#### Stated task:
Reproduce the material below without any change, from the line with "Sequencing from closest" up to and including the line with "green grass <region>522, 633, 563, 683</region> →".

# Records to process start

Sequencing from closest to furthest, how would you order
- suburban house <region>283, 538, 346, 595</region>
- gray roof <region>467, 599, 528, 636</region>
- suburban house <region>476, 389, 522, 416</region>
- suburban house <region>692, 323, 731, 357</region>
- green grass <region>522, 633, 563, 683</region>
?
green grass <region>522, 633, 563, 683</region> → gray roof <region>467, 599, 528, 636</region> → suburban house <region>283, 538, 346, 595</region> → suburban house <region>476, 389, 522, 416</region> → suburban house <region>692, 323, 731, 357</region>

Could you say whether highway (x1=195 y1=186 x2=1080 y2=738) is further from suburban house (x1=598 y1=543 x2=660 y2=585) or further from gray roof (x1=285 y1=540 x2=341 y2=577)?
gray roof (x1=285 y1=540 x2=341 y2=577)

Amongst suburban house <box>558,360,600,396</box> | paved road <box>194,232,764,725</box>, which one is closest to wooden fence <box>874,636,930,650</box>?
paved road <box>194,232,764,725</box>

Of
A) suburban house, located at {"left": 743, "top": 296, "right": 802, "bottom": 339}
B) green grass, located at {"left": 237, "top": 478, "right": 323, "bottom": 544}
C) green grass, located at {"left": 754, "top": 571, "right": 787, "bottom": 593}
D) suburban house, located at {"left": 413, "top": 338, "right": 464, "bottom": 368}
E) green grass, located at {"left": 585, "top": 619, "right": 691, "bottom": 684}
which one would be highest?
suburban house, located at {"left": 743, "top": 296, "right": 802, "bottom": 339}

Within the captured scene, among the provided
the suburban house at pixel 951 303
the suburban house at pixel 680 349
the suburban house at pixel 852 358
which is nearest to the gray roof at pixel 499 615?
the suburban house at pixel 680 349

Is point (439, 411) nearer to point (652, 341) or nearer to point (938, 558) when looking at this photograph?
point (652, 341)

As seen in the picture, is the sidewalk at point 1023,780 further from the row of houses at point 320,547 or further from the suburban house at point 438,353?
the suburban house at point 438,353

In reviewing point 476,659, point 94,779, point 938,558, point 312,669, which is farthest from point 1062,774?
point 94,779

# Records to process end
# Records to process start

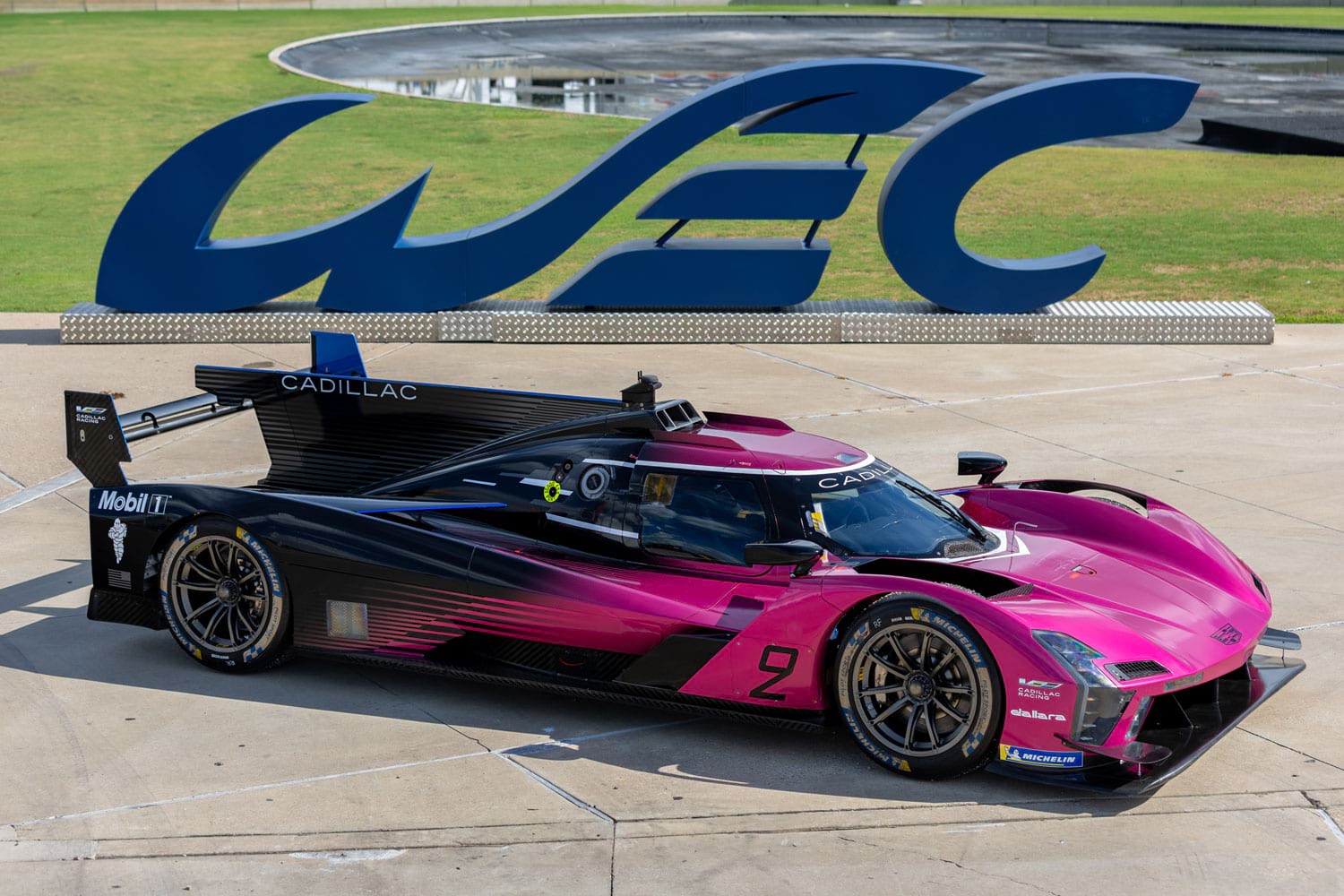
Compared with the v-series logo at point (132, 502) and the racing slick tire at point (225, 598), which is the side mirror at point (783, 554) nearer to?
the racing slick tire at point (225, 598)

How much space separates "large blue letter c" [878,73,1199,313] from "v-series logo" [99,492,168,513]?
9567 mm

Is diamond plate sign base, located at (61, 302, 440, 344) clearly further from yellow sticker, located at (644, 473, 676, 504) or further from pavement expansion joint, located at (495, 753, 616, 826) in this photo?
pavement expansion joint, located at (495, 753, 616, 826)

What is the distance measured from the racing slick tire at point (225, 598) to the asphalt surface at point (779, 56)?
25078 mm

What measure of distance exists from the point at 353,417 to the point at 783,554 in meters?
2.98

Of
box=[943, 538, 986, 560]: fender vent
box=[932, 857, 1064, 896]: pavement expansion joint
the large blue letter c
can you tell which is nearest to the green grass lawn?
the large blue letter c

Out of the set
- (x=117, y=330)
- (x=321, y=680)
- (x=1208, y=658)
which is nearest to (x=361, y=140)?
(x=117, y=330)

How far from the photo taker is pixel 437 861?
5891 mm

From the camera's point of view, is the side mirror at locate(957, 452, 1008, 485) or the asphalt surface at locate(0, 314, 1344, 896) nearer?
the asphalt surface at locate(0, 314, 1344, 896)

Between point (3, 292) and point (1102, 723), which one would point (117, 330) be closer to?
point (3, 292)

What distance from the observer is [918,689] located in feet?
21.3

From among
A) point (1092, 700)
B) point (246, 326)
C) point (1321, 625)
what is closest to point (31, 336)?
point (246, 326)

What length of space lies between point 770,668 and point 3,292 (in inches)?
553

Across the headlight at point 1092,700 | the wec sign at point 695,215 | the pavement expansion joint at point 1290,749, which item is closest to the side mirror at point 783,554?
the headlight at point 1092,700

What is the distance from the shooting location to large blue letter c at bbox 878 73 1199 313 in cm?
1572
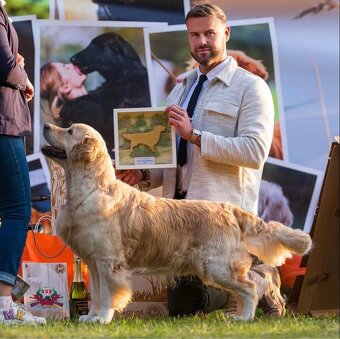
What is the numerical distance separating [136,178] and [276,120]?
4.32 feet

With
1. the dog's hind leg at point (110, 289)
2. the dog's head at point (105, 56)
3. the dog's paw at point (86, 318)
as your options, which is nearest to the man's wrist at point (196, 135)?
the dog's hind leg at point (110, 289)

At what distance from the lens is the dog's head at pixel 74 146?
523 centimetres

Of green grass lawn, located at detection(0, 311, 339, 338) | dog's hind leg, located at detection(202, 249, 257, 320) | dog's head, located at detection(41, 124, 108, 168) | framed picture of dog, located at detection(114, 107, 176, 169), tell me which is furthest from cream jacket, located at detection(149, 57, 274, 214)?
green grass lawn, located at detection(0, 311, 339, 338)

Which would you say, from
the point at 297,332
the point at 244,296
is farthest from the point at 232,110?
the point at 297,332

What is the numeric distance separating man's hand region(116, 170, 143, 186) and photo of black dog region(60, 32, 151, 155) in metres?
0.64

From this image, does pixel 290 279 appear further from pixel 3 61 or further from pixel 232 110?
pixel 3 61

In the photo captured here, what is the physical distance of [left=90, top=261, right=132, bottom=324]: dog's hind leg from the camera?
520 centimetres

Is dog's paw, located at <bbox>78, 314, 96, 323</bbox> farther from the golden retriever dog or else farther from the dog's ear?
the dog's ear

# Records to process end

#### Answer to this problem:
Sequencing from closest to furthest, how would you order
- suburban house <region>283, 538, 346, 595</region>
- gray roof <region>467, 599, 528, 636</region>
- suburban house <region>476, 389, 522, 416</region>
- suburban house <region>692, 323, 731, 357</region>
- green grass <region>522, 633, 563, 683</region>
?
green grass <region>522, 633, 563, 683</region> → gray roof <region>467, 599, 528, 636</region> → suburban house <region>283, 538, 346, 595</region> → suburban house <region>476, 389, 522, 416</region> → suburban house <region>692, 323, 731, 357</region>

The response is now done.